Redação Tribuna de Anápolis Por Redação Tribuna de Anápolis em 05/09/2025 - 09:23

aposta bet
O contexto é parte de um esforço mais amplo para regular o mercado de apostas online, que movimenta estimadamente entre R$ 20 bilhões e R$ 30 bilhões por mês no Brasil

O Governo Federal vai impedir, até o fim do ano, que beneficiários do Bolsa Família e do Benefício de Prestação Continuada (BPC) façam novos depósitos em plataformas de apostas online — as chamadas “bets”. A decisão é resultado de uma determinação unânime do Supremo Tribunal Federal (STF), tomada em novembro de 2024, que exige medidas efetivas para coibir o uso desses recursos em jogos de azar virtuais.
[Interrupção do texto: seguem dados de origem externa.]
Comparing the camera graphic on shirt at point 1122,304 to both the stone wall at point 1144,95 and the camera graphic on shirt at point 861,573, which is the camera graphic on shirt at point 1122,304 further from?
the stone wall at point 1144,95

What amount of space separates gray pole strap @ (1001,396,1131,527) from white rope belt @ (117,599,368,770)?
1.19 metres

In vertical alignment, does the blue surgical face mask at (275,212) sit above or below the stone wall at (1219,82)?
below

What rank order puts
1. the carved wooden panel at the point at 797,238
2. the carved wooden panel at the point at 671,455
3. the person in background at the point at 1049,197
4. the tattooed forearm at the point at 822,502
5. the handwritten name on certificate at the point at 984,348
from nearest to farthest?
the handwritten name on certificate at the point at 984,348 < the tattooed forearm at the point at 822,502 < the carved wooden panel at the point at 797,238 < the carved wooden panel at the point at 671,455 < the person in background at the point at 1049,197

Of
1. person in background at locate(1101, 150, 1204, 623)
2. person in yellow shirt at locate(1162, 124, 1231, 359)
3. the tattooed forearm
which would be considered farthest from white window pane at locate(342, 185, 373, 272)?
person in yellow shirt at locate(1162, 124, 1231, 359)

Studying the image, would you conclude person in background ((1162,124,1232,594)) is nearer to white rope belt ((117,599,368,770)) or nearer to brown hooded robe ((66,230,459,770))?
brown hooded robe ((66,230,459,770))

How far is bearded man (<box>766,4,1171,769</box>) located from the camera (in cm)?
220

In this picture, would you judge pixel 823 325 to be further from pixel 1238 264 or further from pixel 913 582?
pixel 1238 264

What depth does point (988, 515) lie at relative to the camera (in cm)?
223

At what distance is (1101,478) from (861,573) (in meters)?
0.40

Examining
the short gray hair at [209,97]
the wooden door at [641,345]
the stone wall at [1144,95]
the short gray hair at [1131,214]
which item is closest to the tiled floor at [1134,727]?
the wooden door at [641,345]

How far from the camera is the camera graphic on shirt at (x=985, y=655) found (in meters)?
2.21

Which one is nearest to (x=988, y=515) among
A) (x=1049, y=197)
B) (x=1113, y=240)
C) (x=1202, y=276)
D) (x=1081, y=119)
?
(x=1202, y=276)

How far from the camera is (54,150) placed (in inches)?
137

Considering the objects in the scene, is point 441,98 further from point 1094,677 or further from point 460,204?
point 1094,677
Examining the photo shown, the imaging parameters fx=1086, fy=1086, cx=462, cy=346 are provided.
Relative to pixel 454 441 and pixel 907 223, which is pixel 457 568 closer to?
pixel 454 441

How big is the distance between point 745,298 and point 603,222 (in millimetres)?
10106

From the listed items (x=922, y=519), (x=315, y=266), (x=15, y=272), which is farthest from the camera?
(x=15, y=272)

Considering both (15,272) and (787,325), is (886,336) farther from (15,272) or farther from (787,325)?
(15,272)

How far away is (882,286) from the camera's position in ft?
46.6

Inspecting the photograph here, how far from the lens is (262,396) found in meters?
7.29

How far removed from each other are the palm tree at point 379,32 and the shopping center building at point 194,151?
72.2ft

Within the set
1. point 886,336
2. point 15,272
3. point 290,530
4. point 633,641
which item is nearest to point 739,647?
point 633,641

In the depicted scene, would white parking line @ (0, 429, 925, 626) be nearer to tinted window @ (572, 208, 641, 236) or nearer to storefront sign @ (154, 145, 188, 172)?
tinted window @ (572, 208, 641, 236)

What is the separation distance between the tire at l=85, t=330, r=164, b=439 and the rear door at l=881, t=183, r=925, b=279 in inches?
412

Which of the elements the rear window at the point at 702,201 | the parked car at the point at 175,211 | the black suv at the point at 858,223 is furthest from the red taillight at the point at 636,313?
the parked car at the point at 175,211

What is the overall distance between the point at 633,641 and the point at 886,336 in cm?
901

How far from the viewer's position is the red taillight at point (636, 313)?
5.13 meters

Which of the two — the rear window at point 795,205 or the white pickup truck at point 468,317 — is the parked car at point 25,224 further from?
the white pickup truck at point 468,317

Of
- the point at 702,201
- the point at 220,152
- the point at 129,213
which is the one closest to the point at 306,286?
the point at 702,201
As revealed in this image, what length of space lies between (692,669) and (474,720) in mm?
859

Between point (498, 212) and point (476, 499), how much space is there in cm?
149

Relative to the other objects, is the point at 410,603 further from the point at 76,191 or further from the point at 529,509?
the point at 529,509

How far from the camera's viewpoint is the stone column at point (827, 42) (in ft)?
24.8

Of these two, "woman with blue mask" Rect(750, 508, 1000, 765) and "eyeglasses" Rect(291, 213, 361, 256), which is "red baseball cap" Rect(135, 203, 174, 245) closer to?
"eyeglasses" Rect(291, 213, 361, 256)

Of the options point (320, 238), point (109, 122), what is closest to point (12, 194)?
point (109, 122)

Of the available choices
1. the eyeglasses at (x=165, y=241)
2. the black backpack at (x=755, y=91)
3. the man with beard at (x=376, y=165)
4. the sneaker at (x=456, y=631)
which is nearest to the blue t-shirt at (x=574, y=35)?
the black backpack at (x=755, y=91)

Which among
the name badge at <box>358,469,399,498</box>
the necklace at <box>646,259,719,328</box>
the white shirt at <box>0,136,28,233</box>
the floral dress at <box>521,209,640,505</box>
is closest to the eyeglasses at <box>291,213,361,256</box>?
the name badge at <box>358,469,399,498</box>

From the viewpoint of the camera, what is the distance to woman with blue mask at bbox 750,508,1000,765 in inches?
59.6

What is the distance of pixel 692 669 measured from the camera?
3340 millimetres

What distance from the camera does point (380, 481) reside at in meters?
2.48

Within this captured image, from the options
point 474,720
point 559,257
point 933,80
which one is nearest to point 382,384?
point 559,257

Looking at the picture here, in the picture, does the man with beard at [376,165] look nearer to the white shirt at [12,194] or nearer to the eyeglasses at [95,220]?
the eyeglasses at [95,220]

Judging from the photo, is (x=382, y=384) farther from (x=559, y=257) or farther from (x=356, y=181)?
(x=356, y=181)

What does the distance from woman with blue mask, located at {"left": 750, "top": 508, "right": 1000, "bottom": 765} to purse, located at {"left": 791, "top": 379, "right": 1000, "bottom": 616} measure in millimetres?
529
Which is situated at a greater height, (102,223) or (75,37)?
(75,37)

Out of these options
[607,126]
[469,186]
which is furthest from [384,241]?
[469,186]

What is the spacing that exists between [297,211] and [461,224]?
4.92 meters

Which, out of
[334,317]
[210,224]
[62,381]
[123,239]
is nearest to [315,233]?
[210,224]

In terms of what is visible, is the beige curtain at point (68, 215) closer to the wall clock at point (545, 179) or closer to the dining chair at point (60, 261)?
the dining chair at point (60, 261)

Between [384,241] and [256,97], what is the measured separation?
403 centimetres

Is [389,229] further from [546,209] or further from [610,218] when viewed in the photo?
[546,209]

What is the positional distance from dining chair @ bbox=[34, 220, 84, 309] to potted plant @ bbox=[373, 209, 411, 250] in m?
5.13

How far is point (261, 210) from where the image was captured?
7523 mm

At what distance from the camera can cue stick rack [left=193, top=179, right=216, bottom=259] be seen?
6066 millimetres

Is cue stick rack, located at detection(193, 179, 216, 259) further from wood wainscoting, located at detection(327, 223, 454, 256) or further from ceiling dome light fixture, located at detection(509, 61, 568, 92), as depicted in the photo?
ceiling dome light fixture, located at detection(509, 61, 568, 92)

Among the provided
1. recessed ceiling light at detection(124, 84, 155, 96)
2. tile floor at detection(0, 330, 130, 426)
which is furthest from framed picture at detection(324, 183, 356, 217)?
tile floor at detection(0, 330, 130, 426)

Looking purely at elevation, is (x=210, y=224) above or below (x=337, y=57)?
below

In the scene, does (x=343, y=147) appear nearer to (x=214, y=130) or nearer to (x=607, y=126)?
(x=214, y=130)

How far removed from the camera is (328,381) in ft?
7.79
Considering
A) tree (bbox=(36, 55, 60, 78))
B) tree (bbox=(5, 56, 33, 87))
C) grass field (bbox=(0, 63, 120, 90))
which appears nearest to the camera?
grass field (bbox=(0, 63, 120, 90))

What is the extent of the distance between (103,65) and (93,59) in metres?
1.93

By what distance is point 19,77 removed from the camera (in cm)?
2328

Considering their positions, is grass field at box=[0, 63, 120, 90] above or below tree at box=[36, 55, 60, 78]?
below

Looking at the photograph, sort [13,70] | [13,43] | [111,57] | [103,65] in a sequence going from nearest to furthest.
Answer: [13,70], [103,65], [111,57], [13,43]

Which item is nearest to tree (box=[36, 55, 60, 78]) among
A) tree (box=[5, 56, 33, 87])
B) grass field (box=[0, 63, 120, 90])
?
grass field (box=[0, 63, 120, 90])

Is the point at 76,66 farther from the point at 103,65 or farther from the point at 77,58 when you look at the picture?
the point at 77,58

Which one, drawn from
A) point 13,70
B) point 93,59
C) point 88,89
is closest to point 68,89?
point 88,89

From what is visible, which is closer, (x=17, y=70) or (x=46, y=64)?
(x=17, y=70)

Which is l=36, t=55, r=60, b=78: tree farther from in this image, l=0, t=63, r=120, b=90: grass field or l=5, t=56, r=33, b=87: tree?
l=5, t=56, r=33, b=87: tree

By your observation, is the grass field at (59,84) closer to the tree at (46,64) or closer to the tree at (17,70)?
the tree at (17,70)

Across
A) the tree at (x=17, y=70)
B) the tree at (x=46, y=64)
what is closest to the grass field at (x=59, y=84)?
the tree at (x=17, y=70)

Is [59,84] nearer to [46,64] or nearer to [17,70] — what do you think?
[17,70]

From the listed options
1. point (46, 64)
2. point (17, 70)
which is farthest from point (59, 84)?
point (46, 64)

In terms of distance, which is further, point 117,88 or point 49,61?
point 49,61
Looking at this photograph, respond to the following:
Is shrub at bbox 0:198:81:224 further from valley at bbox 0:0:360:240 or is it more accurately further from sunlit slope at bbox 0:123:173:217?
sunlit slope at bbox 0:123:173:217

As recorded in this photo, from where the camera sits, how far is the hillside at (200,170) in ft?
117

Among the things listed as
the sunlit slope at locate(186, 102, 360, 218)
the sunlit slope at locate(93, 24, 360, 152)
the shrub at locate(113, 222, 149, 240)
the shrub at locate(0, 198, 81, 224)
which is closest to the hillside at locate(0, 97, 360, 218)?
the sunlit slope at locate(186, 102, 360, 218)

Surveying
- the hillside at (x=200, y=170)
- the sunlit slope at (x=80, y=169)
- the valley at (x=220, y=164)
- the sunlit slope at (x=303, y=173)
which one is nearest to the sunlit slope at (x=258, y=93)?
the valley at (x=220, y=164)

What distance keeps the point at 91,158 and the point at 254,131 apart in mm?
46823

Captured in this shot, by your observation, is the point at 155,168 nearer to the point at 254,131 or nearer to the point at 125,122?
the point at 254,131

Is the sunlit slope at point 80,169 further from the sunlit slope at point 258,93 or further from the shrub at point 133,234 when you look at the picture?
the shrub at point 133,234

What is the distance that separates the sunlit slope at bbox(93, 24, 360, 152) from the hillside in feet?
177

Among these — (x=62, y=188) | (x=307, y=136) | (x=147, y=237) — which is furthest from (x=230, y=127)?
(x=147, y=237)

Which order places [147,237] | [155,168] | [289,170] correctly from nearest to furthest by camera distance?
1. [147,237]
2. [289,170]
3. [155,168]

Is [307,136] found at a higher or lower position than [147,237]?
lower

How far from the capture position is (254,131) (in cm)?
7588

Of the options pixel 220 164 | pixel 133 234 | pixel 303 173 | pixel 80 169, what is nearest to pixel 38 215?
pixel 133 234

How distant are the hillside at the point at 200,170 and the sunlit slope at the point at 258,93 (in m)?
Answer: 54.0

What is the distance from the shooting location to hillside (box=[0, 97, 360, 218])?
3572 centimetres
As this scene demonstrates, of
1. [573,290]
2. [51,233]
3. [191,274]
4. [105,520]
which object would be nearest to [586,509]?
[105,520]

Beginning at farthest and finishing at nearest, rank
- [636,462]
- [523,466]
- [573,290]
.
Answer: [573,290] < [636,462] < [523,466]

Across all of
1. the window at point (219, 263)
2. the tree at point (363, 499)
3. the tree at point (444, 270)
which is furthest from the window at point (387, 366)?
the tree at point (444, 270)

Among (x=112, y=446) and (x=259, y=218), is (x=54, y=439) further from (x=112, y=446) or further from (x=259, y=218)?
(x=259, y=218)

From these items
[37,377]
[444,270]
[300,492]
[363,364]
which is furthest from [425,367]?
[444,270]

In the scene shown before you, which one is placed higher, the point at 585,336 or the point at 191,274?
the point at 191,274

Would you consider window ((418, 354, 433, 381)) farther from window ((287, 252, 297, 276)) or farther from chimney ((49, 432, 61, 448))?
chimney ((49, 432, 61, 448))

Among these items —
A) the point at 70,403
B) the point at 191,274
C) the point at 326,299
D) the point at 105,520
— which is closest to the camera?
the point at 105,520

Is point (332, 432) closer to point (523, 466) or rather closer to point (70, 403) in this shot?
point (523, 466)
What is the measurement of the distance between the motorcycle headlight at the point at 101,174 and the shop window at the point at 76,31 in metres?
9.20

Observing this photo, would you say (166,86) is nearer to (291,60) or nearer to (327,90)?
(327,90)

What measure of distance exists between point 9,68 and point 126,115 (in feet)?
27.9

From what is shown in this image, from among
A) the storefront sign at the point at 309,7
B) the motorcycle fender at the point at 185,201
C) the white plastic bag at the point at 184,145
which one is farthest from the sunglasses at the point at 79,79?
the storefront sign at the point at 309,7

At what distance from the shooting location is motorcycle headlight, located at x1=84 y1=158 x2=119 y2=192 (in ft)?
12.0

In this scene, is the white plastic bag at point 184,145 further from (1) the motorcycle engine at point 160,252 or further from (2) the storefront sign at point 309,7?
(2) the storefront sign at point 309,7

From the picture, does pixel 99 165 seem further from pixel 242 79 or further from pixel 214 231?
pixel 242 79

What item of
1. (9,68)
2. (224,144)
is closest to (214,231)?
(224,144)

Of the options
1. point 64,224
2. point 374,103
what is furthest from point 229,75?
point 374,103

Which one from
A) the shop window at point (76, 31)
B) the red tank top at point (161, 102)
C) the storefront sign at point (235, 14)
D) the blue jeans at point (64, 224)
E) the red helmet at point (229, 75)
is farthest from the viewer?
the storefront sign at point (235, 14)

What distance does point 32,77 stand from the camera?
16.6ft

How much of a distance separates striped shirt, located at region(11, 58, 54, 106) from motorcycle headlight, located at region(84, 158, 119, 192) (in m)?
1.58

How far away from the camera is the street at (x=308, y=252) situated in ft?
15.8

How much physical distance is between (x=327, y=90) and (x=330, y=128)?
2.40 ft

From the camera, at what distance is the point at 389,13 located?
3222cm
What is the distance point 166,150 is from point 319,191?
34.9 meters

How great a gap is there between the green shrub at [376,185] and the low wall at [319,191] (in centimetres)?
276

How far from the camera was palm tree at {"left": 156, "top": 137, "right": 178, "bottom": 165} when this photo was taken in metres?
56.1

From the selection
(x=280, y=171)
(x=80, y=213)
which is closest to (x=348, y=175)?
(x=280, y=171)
O secretário de Prêmios e Apostas do Ministério da Fazenda, Regis Dudena, em entrevista ao G1 disse que será implantado um sistema informatizado que permite às casas de apostas legalizadas consultar se um determinado CPF está vinculado a esses programas sociais antes de autorizar depósitos. Essas consultas serão realizadas via API com o Serpro, garantindo que as apostas sejam bloqueadas automaticamente caso identifiquem beneficiários.

A expectativa é de que o sistema comece a operar com testes já em setembro, em um período inicial de adaptação, e esteja totalmente em vigor até dezembro deste ano. Aproximadamente 80 casas de apostas esportivas autorizadas no país deverão seguir esse procedimento de checagem antes de permitir qualquer depósito.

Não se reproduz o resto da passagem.